Instruction-conditioned Projector is Vital: Different edits require different curves for the same strength scalar. Adding CLIP embeddings for calibration is a subtle but key step in moving from "controllable" to "smoothly usable."
Synthetic Data + KL-to-Uniform Filtering: Using the physical intuition that "distances between adjacent strengths should be uniform" as a filtering criterion is a clean, reusable data cleaning trick for any task requiring continuous interpolation supervision.

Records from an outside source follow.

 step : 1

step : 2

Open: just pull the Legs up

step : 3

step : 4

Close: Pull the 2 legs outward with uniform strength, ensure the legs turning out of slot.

Limitations & Future Work¶

Heavy Dependency on Synthetic Data Quality: Since intermediate strengths are generated by Freemorph, its inversion errors and non-smoothness are the primary sources of noise, requiring aggressive filtering (110K → 64K).
Large Geometric Deformations remain Difficult: While the model can handle deformations like body shape or glasses, the smoothness of extreme geometric edits has not been fully verified. ⚠️ The paper does not provide independent quantitative tables for geometric edits.
Coupling with Flux Kontext's Modulation Space: The effectiveness relies on the specific architecture of the modulation space; it may not directly apply to non-modulation-based editing models.
Potential Improvements: Using more reliable continuous edit generators (rather than post-processing morphing) or incorporating real multi-strength annotations could further push the smoothness limit.

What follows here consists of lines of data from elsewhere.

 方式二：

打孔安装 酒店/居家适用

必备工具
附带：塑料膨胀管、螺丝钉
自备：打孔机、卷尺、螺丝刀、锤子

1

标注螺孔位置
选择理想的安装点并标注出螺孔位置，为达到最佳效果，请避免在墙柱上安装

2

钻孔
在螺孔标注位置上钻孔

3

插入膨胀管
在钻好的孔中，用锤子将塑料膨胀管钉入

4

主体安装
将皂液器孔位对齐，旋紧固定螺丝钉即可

vs. ConceptSliders: ConceptSliders trains a LoRA for each attribute and relies on weight interpolation. Ours is a single unified model requires zero per-attribute training and outperforms it in both \(\delta_{smooth}\) (0.098 vs. 0.143) and CLIP-Dir (0.382 vs. 0.186).
vs. MARBLE: MARBLE trains adapters on synthetic 3D assets for texture control; however, it often jumps to the final state at low intensities on real images (\(\delta_{smooth}\) 2.577). Ours is more stable on real images and supports new attributes out-of-the-box.
vs. Freemorph / Diffmorpher (Edit + Interpolation): These are post-processing heuristics (interpolation in latent or weight space) that are fragile for diverse edits. Ours integrates strength into the model itself, making it faster and smoother without needing cascaded models.

Rating¶

Novelty: ⭐⭐⭐⭐⭐ Reframing continuous strength control as modulation space offset is a truly unified, zero-attribute-training paradigm.
Experimental Thoroughness: ⭐⭐⭐⭐ PIEBench + Domain-specific + Ablations + User studies are comprehensive, though quantitative evaluation of extreme geometric shifts is slightly thin.
Writing Quality: ⭐⭐⭐⭐ Motivation-design-ablation logic is very clear.
Value: ⭐⭐⭐⭐⭐ Provides a genuinely usable "strength knob" for instruction editing, applicable to modulation-based DiTs with high deployment value.